Ему нужно время в эти первые часы осознания разобраться в одиночку со всем произошедшим, с тем, как отныне все изменилось и что же дальше будет, кем в одночасье он стал. Он надеялся тогда, что справится постепенно, сможет как-то разделить, выделить место внутри себя для холодных ночей на трассе, увиденных через зеркало заднего вида, когда он все время пялится туда, откуда
– Миша, ты? – донеслось из спальни.
Он звякнул ложечкой для обуви, снимая ее с двери, а может чем-то и раньше разбудил.
– Да. Деньги на столе.
– Который час? – она еще не встала, едва открыла глаза, надо было торопиться, чтобы не пришлось смотреть в них.
– Не знаю.
– Почему не ложишься спать?
– Ты услышала, что деньги я оставил на столе?
С трудом выдавила из себя «да».
– Ты куда?
Щелчок заржавевшего замка. Куплю сегодня же новый с толстенным засовом, который, открываясь, будет будить соседей.
– Ненадолго я. Покурю и …
Закрыв за собой, Ревницкий закурил в подъезде и сбежал по лестнице. Лицо и сигарета стали сразу мокрые, метель швырнула пухом в него и ослепила, едва он высунулся. Первый снегопад. Еще недавно, замерзая на скамейке и не возвращаясь домой, он, кутаясь и дыша на озябшие руки, только и думал, что о снеге, что же будет, когда пойдет первый настоящий снег, как он усидит? Он еще долго перетаптывался и смотрел из-под козырька подъезда на непогоду. Надо было решиться. И он сделал этот шаг. Но прежде вместо валявшейся дома, теперь ненужной даже в морозы меховой шапки, он, ловким движением зацепив свой затылок, словно небрежно выловив свою голову сачком из прежней навсегда утекшей речки, надел купленную новенькую бейсболку с огромными буквами логотипа на английском и вышел под снегопад. Решать все свои внутренние борения и конфликты Ревницкий принялся нехитрым и давно известным способом. Он запил.
VII
Черное озерцо на дне одноразового стаканчика каждый раз, когда мимо придорожного кафе проносилась очередная фура, заходилось штормом, вздымались миниатюрные волны, бились безуспешно о тонкие стенки, а потом снова замирала идеальная гладь и снова превращалась в черное зеркало, словно через дверной глазок смотришь в вечную ночь и видишь там себя. Черт, откуда я там, я же пока еще здесь, живой? Ревницкий смял стаканчик и швырнул в урну под столиком. Едва он вышел из-под навеса, как наверху что-то случилось, с неба, весь день затянутого облаками, вдруг пробился луч, один, второй, потом из-за края отодвигаемого сероватого занавеса выкатился оранжевый диск, Ревницкий резко поднял голову и ему на лицо начал срываться первый снег. В январе! Первый снег этой зимы пошел только в январе.

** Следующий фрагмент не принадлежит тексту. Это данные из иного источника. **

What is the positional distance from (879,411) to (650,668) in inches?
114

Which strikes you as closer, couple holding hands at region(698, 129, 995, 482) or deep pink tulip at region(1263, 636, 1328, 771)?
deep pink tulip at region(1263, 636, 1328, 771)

Он намеревался пройти мимо телефонного аппарата с таким презрением, как будто он и есть те, к кому у него не получается дозвониться, но едва приблизившись к растрощенной будке с огромным серым обмылком в середине, с которого свисал черный прилипший волос, то потянулся к нему, как и тысяча рук до него. Короткие гудки.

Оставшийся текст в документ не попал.